Your task =
Starting with the line that contains "Is [144,73] shown" and running through the end of the listing, output those lines as a numbered list with blank lines omitted.

Entries =

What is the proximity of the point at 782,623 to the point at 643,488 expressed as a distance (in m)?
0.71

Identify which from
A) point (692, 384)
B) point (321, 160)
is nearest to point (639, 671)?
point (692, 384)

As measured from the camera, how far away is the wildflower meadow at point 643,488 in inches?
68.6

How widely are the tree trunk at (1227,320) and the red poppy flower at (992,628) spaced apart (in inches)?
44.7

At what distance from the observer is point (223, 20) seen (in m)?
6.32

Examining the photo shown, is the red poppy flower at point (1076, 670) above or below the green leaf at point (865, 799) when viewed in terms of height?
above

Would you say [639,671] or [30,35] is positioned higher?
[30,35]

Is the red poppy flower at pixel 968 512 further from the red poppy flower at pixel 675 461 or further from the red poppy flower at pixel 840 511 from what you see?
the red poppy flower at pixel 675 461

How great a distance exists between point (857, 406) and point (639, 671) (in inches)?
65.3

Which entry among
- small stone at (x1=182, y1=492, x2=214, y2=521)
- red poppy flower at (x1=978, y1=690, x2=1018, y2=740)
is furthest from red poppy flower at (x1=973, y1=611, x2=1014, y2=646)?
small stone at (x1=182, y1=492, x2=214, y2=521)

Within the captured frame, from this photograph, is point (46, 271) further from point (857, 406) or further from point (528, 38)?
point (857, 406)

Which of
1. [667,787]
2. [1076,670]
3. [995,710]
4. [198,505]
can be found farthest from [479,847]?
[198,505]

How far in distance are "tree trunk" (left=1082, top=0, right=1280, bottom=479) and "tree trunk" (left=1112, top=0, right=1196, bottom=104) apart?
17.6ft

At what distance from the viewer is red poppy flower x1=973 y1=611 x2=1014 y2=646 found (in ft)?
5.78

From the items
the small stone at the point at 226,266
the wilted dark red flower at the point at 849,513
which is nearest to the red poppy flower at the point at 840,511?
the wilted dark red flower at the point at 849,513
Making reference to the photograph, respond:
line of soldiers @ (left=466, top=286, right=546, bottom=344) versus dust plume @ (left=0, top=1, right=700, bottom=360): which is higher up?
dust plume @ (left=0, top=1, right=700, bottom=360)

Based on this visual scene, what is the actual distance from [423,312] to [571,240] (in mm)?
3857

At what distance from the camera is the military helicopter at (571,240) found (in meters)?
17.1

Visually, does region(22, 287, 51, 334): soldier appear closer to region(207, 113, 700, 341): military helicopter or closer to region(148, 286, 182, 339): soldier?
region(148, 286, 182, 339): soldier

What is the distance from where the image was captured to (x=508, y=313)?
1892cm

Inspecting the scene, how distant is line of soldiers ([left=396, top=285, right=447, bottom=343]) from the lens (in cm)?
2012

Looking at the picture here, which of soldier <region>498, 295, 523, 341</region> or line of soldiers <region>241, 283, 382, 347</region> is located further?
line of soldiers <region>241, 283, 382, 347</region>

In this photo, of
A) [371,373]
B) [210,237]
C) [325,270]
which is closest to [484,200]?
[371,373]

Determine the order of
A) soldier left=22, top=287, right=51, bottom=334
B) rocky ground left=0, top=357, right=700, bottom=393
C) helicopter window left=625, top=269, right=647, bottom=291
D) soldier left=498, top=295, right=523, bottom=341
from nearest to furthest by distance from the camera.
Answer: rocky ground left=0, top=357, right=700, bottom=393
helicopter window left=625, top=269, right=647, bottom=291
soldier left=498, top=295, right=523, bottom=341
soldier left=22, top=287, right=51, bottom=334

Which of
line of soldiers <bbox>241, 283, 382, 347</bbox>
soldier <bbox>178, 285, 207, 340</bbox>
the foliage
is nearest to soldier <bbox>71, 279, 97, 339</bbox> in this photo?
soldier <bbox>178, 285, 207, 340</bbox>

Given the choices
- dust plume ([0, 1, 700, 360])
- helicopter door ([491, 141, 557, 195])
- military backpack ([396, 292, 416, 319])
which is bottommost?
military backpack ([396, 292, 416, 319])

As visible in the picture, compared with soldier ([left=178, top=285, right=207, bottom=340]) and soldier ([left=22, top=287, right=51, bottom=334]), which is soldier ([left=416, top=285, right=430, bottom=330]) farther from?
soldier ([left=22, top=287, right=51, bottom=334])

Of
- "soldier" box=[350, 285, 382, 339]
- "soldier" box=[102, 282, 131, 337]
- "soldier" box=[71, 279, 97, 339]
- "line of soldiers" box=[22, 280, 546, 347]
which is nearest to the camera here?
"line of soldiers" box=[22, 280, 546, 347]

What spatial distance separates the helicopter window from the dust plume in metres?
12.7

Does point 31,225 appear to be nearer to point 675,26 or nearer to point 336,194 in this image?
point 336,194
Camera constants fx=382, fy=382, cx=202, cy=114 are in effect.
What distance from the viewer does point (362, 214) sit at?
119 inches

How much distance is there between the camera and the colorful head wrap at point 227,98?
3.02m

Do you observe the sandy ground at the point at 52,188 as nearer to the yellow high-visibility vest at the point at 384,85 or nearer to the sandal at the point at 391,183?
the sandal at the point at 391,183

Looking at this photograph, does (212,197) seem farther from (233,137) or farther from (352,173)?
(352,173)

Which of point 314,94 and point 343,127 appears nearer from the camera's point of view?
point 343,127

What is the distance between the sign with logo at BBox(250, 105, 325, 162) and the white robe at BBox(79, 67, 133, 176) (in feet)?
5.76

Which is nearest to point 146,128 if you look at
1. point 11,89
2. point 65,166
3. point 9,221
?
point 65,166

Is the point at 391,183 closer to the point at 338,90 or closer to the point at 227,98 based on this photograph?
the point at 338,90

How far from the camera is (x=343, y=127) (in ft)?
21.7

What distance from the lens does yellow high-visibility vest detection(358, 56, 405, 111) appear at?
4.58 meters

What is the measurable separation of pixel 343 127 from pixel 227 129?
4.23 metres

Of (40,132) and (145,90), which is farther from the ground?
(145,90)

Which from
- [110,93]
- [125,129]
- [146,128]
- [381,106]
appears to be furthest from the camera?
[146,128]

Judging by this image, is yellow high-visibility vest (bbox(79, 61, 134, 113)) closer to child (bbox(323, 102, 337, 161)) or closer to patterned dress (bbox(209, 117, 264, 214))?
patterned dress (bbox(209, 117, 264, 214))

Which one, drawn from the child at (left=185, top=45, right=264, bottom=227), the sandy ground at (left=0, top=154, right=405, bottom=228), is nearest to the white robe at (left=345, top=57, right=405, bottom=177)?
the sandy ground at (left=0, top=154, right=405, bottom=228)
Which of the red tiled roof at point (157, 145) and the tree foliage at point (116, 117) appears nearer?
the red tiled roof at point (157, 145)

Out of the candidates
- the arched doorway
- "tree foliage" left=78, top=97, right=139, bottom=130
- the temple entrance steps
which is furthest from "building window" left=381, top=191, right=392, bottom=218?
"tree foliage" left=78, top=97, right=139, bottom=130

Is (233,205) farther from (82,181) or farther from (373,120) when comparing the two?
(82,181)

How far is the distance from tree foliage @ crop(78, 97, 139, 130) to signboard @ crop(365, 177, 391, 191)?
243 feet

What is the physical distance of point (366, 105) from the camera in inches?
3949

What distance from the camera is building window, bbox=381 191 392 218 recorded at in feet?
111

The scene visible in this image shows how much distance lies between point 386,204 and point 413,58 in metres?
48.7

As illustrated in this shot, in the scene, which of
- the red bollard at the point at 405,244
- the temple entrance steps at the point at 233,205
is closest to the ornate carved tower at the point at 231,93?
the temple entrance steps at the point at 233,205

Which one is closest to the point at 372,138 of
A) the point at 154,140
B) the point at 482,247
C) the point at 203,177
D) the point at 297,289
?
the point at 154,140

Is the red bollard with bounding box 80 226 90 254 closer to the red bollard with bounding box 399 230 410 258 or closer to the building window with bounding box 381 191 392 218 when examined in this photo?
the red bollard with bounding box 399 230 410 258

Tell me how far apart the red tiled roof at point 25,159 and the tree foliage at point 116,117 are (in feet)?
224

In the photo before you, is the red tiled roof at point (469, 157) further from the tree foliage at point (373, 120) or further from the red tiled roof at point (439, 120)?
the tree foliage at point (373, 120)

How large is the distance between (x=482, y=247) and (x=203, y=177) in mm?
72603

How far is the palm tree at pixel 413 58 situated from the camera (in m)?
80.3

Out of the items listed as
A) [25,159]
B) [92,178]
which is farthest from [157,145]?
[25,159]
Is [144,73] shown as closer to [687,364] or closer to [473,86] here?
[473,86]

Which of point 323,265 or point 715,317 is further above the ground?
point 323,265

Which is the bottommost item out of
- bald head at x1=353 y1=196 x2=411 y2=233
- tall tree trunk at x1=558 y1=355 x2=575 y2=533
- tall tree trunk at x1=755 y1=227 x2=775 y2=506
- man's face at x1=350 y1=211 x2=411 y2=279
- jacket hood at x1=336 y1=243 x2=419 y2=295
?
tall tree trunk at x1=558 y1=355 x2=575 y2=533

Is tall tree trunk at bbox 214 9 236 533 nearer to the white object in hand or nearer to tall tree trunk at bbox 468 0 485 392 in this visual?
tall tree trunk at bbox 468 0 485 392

Response below =
1. Is [144,73] shown as closer to [687,364] or closer to [473,86] here?
2. [473,86]
3. Which of point 323,265 or point 715,317 is further above the ground?
4. point 323,265
5. Which is the bottommost item out of
6. - bald head at x1=353 y1=196 x2=411 y2=233
7. - tall tree trunk at x1=558 y1=355 x2=575 y2=533
8. - tall tree trunk at x1=755 y1=227 x2=775 y2=506
9. - man's face at x1=350 y1=211 x2=411 y2=279
10. - jacket hood at x1=336 y1=243 x2=419 y2=295
11. ?
12. tall tree trunk at x1=558 y1=355 x2=575 y2=533
13. Is tall tree trunk at bbox 214 9 236 533 nearer to the white object in hand or nearer to tall tree trunk at bbox 468 0 485 392 in this visual?
14. tall tree trunk at bbox 468 0 485 392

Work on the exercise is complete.